Items from a data source:

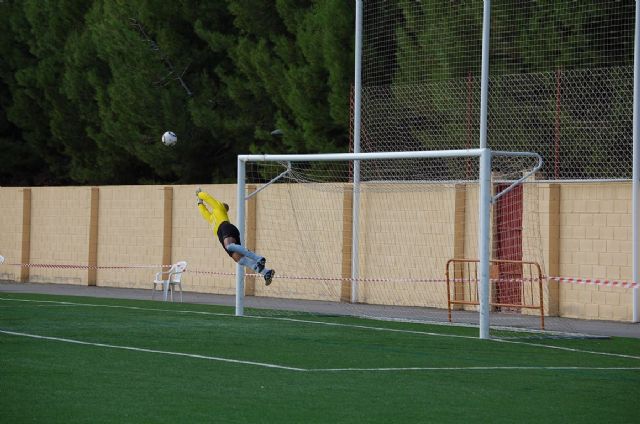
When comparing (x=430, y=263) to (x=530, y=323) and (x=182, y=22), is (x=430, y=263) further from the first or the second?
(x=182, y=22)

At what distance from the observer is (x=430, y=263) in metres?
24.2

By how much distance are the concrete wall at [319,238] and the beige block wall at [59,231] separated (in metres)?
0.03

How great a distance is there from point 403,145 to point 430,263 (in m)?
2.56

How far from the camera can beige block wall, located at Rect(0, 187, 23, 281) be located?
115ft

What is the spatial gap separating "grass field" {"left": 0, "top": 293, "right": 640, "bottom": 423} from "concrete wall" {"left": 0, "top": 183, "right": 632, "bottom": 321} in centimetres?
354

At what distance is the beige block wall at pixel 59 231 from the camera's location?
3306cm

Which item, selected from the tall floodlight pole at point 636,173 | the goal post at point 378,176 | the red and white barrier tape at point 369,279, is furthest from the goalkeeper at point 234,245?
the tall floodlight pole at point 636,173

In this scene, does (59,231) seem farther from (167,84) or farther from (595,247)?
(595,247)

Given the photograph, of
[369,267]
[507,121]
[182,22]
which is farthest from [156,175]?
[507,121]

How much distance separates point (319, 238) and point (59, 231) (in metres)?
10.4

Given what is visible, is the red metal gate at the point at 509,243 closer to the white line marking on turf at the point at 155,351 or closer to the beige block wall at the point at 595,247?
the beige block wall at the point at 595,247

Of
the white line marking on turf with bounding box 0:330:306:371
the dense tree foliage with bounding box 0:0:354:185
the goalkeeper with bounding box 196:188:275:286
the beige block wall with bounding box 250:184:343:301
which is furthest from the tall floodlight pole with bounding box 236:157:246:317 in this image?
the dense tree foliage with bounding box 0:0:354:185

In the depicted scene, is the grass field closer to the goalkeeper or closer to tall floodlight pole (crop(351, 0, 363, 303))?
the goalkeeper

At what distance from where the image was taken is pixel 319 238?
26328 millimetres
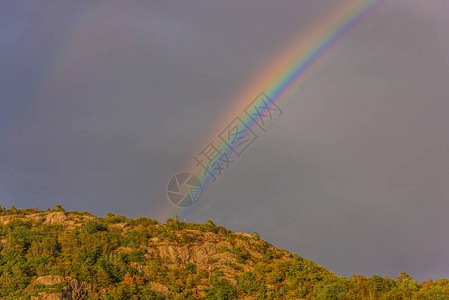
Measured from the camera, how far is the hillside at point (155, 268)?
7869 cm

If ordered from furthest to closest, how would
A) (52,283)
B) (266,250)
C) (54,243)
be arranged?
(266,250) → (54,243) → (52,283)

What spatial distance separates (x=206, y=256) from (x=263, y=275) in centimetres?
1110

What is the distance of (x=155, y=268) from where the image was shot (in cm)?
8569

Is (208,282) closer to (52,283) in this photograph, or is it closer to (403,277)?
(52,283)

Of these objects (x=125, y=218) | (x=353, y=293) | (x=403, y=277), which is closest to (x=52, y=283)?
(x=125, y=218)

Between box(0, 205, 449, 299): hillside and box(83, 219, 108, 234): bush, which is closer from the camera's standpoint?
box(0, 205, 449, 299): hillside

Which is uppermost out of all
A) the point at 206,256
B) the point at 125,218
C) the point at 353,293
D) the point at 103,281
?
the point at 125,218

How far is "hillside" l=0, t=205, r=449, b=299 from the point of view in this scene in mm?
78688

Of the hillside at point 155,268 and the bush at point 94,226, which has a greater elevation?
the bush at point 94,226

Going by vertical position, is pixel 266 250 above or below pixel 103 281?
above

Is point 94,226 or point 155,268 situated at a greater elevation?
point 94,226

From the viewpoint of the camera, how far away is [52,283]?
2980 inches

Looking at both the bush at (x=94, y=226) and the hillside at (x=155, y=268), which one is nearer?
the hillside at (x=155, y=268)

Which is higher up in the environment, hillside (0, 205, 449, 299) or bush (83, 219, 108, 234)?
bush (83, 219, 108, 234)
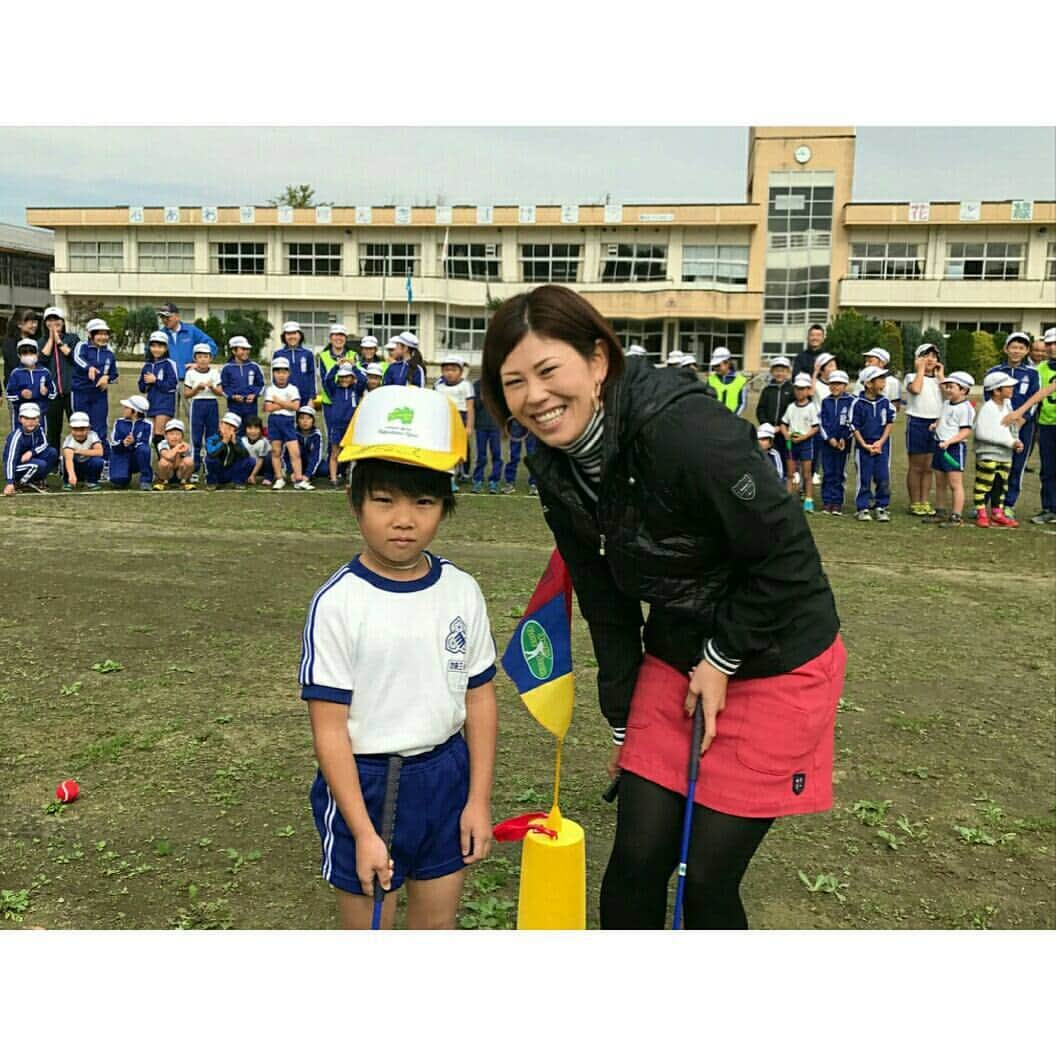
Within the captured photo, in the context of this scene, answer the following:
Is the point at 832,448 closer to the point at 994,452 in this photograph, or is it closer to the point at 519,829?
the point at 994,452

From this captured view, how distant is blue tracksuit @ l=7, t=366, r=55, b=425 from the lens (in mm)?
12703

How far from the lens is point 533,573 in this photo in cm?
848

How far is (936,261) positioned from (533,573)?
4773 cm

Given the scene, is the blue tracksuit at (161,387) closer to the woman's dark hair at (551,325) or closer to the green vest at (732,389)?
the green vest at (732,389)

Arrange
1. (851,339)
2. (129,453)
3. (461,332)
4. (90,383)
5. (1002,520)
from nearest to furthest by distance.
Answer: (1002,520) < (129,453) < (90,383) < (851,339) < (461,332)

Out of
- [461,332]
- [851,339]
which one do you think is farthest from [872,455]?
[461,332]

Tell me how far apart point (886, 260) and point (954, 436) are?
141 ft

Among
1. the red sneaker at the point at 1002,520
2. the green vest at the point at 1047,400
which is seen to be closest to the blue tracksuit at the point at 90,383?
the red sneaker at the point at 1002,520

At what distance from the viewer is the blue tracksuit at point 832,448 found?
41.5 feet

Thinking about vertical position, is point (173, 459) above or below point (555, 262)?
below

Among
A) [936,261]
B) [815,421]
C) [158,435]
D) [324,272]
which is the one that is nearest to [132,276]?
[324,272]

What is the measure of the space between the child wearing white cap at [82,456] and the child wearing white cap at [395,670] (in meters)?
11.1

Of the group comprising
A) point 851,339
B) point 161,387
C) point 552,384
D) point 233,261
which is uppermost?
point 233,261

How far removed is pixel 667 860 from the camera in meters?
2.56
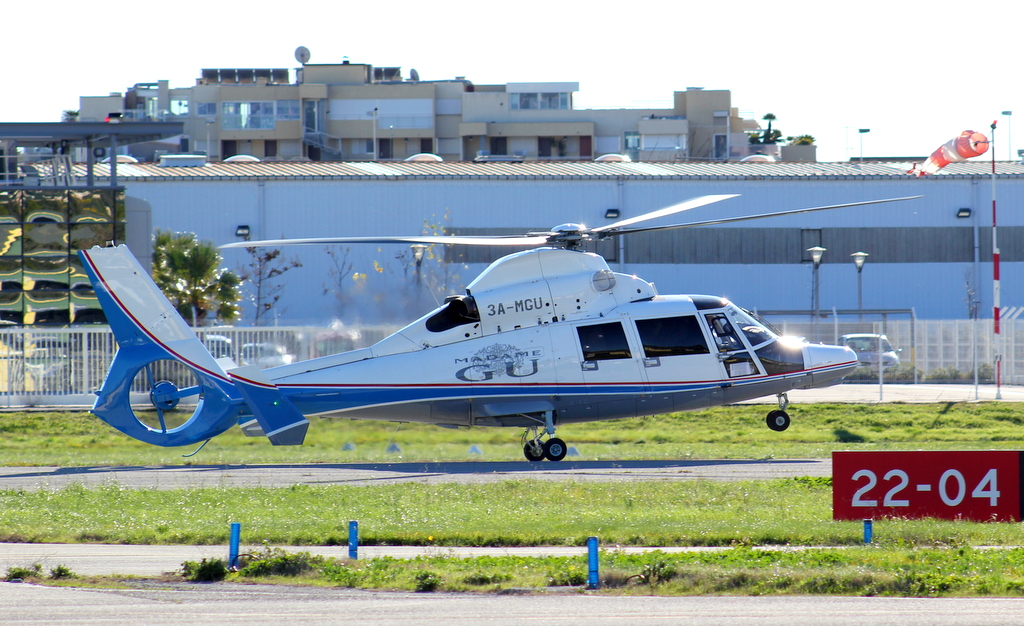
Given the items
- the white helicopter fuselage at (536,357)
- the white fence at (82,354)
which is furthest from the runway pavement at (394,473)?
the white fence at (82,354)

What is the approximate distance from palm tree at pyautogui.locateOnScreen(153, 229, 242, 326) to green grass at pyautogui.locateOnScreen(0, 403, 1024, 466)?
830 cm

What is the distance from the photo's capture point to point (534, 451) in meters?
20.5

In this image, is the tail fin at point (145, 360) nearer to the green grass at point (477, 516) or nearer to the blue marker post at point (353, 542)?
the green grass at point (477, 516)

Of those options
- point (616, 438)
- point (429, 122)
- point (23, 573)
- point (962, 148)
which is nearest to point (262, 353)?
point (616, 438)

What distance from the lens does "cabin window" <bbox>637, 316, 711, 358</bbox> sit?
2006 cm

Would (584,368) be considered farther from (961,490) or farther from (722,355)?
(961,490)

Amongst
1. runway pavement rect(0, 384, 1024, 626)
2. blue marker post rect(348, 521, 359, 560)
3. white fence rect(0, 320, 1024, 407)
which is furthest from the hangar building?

▶ **EXERCISE REQUIREMENTS**
Retype exactly the lines from the one containing "What is the measure" through the last line of the records above, both included, and leave out any pictures.

▶ **CORRECT OUTPUT**
What is the measure of the space between the child wearing white cap at [82,456] and the child wearing white cap at [395,670] (in meters)?
11.1

Of the group comprising
A) point 851,339
B) point 161,387
C) point 552,384
D) point 233,261
which is uppermost?
point 233,261

How far removed is pixel 667 860 from the camera in meters?
2.56
Given the items
- the white helicopter fuselage at (536,357)
- the white fence at (82,354)
which is furthest from the runway pavement at (394,473)?
the white fence at (82,354)

What is the approximate distance from palm tree at pyautogui.locateOnScreen(153, 229, 242, 326) to green grass at pyautogui.locateOnScreen(0, 403, 1024, 466)?
830 cm

What is the distance from the photo's capture point to point (534, 451) in meters?
20.5

In this image, is the tail fin at point (145, 360) nearer to the green grass at point (477, 516) or nearer to the blue marker post at point (353, 542)?
the green grass at point (477, 516)

Of those options
- point (616, 438)
- point (429, 122)
- point (23, 573)
- point (962, 148)
which is nearest to point (262, 353)?
point (616, 438)

What distance from the lens does "cabin window" <bbox>637, 316, 711, 358</bbox> sit?
2006 cm

Would (584,368) be considered farther from (961,490) or farther from (722,355)?
(961,490)

Amongst
1. runway pavement rect(0, 384, 1024, 626)
2. blue marker post rect(348, 521, 359, 560)
3. white fence rect(0, 320, 1024, 407)
which is furthest from the hangar building?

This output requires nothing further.